▸ Given passage:
Path(flist[0]).parts

Out[25]:

('s3:',
 'noaa-gefs-retrospective',
 'GEFSv12',
 'reforecast',
 '2019',
 '2019122900',
 'c00',
 'Days:1-10',
 'acpcp_sfc_2019122900_c00.grib2')

In [26]:

def make_json_name(url, grib_message_number, json_dir):
    p = Path(url).parts
    return f'{json_dir}/{Path(p[8]).stem}_m{grib_message_number:03d}.json'

test make_json_name on one grib file

In [27]:

make_json_name(flist[0], 0, individual_dir)

Out[27]:

'individual_retro/acpcp_sfc_2019122900_c00_m000.json'

Define function to generate single JSONs

In [28]:

def gen_json(file_url, json_dir):
    out = scan_grib(file_url, storage_options=s3_so)
    for i, message in enumerate(out): # scan_grib outputs a list containing one reference file per grib message
        out_file_name = make_json_name(file_url, i, json_dir)  #get name
        with fs_local.open(out_file_name, "w") as f: 
            f.write(ujson.dumps(message)) #write to file

Process all the messages in one grib file as a test

In [31]:

%%time
flist[0]
gen_json(flist[0], individual_dir)

▸ Actions to take:
- A) In the notebook excerpt, copy the stretch from "for i, message" through "gen_json(flist[0], individual_dir)".
- B) Can you summarize the notebook excerpt in two sentences?

▸ Supplied material:
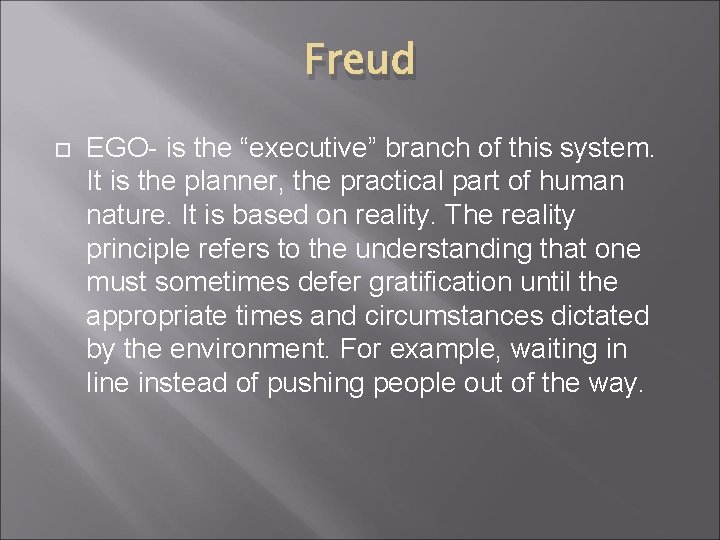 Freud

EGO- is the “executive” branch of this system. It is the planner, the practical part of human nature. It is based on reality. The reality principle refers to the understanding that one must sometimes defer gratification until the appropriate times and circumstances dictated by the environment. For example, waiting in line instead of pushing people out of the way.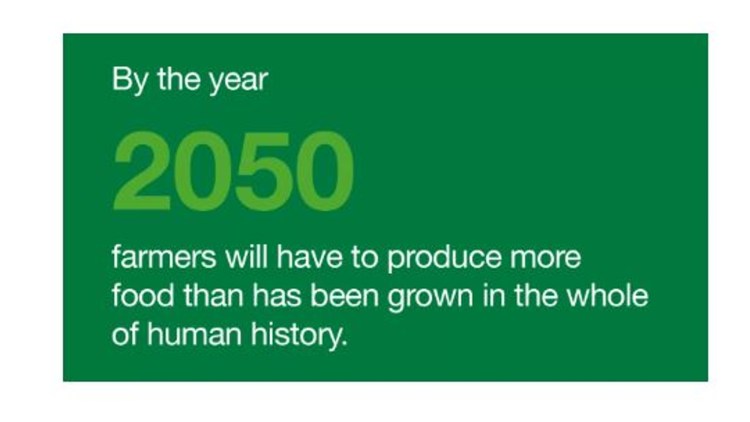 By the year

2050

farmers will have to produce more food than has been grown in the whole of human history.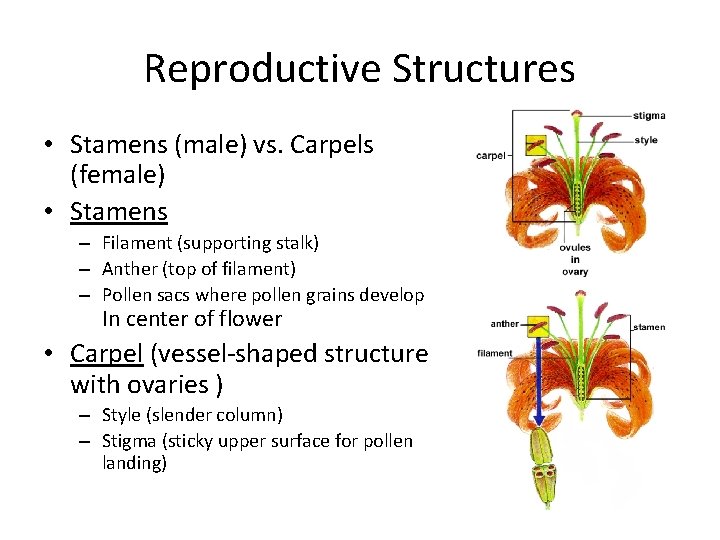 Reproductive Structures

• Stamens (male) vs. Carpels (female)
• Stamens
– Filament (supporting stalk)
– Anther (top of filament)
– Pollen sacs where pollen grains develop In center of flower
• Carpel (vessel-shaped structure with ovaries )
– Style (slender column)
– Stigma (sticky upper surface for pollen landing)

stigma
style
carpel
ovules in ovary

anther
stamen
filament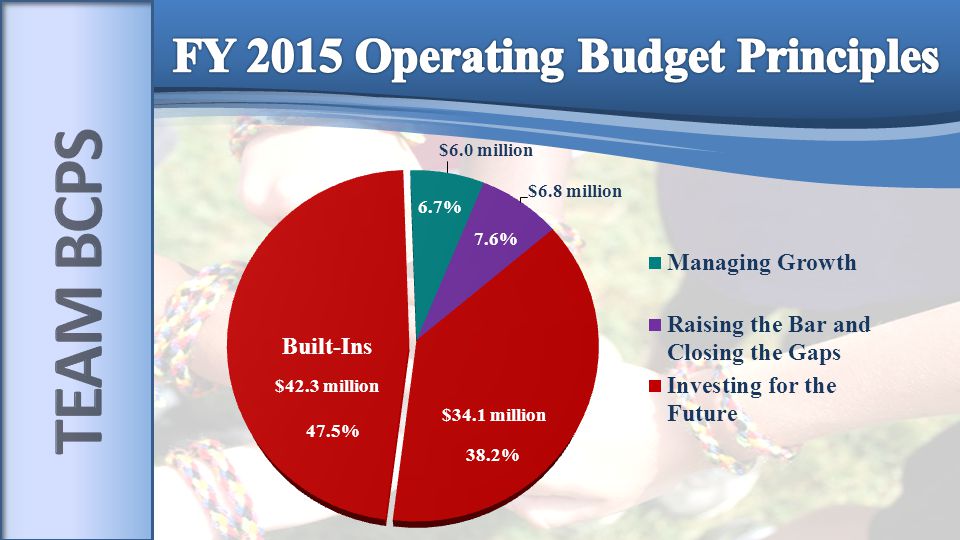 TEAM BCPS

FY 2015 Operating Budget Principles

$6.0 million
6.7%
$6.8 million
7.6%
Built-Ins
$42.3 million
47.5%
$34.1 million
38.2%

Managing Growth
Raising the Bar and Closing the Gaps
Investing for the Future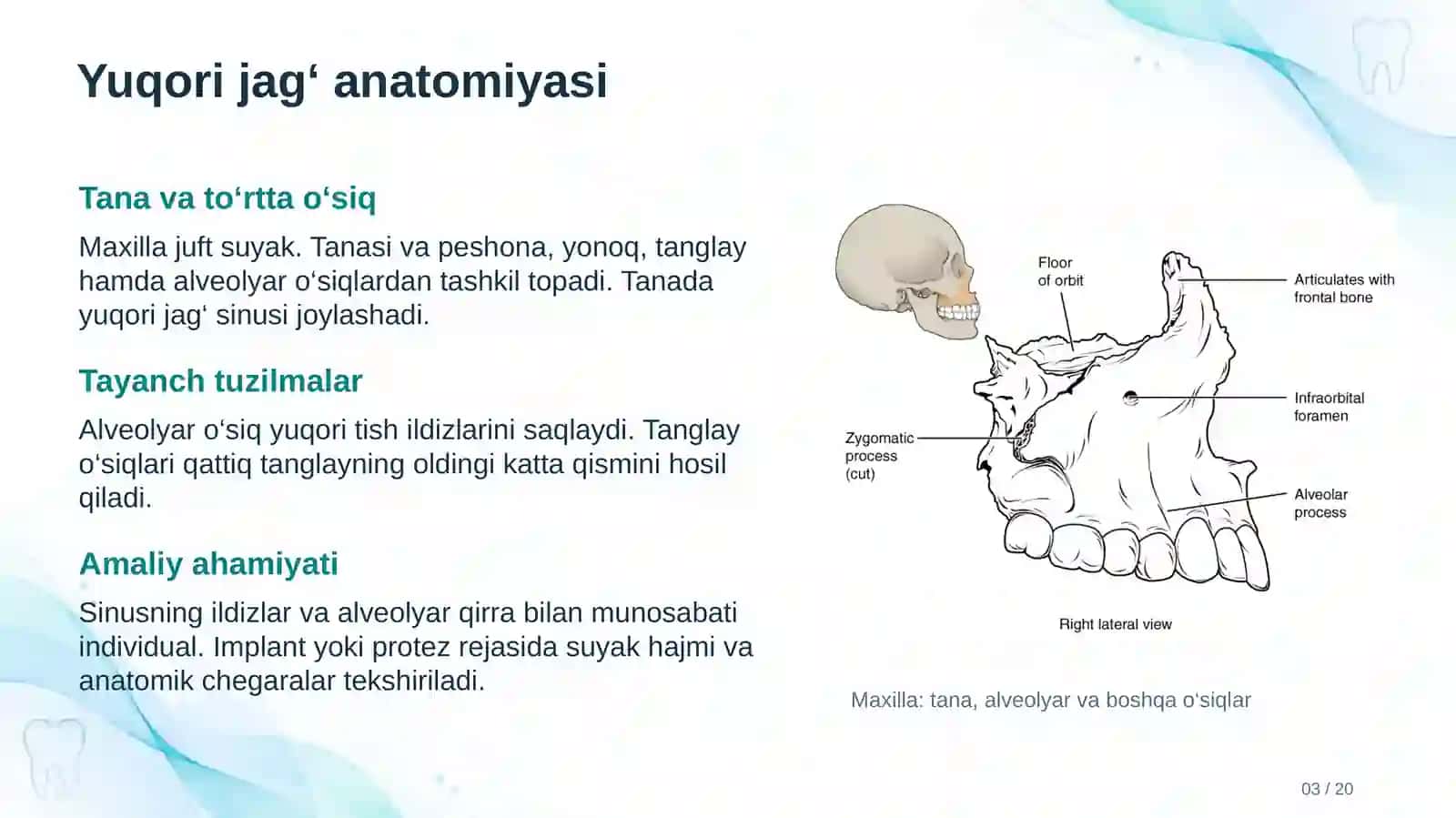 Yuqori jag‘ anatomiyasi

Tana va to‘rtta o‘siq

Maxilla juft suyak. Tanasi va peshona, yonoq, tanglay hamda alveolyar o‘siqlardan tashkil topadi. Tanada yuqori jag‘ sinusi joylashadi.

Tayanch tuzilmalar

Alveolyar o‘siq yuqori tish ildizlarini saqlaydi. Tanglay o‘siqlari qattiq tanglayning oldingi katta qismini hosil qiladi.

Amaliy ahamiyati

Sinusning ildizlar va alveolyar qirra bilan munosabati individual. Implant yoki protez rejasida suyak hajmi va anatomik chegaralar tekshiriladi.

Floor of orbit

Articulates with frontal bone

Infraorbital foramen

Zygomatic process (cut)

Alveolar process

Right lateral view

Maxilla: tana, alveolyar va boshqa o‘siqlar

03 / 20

▸ Per-task answers:
- A)
for i, message in enumerate(out): # scan_grib outputs a list containing one reference file per grib message
        out_file_name = make_json_name(file_url, i, json_dir)  #get name
        with fs_local.open(out_file_name, "w") as f: 
            f.write(ujson.dumps(message)) #write to file

Process all the messages in one grib file as a test

In [31]:

%%time
flist[0]
gen_json(flist[0], individual_dir)

- B) The notebook excerpt splits an S3 GRIB file path into its parts and defines make_json_name, which builds a JSON file name from the file's stem and a zero-padded GRIB message number. Testing it on the first file returns 'individual_retro/acpcp_sfc_2019122900_c00_m000.json'; the excerpt then defines gen_json, which runs scan_grib on a file and writes one JSON reference file per GRIB message, and runs it on the first file as a timed test.